N.B. It may also play a role that data is placed in the /scratch/
partition.
Architecture: x86_64
CPU op-mode(s): 32-bit, 64-bit
Byte Order: Little Endian
CPU(s): 80
On-line CPU(s) list: 0-79
Thread(s) per core: 1
Core(s) per socket: 20
Socket(s): 4
NUMA node(s): 4
Vendor ID: GenuineIntel
CPU family: 6
Model: 79
Model name: Intel(R) Xeon(R) CPU E7-8870 v4 @ 2.10GHz
Stepping: 1
CPU MHz: 2094.865
BogoMIPS: 4189.73
Virtualization: VT-x
L1d cache: 32K
L1i cache: 32K
L2 cache: 256K
L3 cache: 51200K
NUMA node0 CPU(s): 0-9,40-49
NUMA node1 CPU(s): 10-19,50-59
NUMA node2 CPU(s): 20-29,60-69
NUMA node3 CPU(s): 30-39,70-79
Please let me know if this approach helps and thanks again for highlighting this issue. We will consider prioritizing implementing alternative input formats such as AnnData
objects.
Yes, this is much better :) Thank you!
I’m using:
data = pd.read_csv("./data.csv", index_col=0)
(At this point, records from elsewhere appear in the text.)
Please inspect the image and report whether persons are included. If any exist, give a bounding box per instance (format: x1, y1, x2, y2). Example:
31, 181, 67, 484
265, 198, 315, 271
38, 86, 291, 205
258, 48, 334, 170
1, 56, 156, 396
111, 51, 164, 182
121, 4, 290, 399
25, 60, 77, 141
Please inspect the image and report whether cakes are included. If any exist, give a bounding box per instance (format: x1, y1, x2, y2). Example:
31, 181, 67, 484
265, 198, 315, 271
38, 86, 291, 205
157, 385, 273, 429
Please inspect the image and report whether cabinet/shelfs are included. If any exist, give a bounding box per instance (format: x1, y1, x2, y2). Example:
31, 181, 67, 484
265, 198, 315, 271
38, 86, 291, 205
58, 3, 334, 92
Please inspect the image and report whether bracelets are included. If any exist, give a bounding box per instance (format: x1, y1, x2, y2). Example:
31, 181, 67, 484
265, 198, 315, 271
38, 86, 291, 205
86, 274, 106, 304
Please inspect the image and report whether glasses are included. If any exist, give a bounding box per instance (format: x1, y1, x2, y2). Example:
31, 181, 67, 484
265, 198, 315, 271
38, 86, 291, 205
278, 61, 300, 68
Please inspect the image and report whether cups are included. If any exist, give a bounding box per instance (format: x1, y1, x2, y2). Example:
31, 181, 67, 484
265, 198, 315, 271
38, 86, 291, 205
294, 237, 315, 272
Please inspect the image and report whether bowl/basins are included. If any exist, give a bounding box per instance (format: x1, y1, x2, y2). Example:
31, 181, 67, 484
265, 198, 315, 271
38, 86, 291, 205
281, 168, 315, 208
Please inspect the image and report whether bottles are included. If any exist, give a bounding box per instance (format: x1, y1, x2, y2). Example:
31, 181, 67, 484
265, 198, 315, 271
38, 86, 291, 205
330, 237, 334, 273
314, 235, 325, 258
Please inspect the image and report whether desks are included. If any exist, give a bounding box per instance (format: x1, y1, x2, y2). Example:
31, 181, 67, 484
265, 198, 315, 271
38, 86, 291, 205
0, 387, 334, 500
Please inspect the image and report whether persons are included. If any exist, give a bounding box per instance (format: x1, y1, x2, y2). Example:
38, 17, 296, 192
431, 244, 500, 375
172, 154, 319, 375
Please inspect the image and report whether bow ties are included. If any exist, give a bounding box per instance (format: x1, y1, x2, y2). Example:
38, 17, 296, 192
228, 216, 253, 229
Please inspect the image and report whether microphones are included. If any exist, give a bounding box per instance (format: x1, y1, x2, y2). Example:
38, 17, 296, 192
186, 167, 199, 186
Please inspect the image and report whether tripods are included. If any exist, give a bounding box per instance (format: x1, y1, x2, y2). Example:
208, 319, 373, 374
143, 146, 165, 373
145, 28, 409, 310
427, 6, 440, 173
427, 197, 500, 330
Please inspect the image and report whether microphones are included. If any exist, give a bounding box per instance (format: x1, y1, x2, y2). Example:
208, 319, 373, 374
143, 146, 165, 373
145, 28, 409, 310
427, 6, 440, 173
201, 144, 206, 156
to read the expression matrix of primary cells downloaded from https://cells.ucsc.edu/?ds=organoidreportcard . There are nearly 200,000 primary cells in this dataset (11GB). Python is taking several hours to read it. I read that pd.read_cvs is not recommended when there’s a large number of columns in the file (I have 189,410). Do you have any suggestion / recommendation to read this and similarly big csv files in a format that would still make CELLEX work?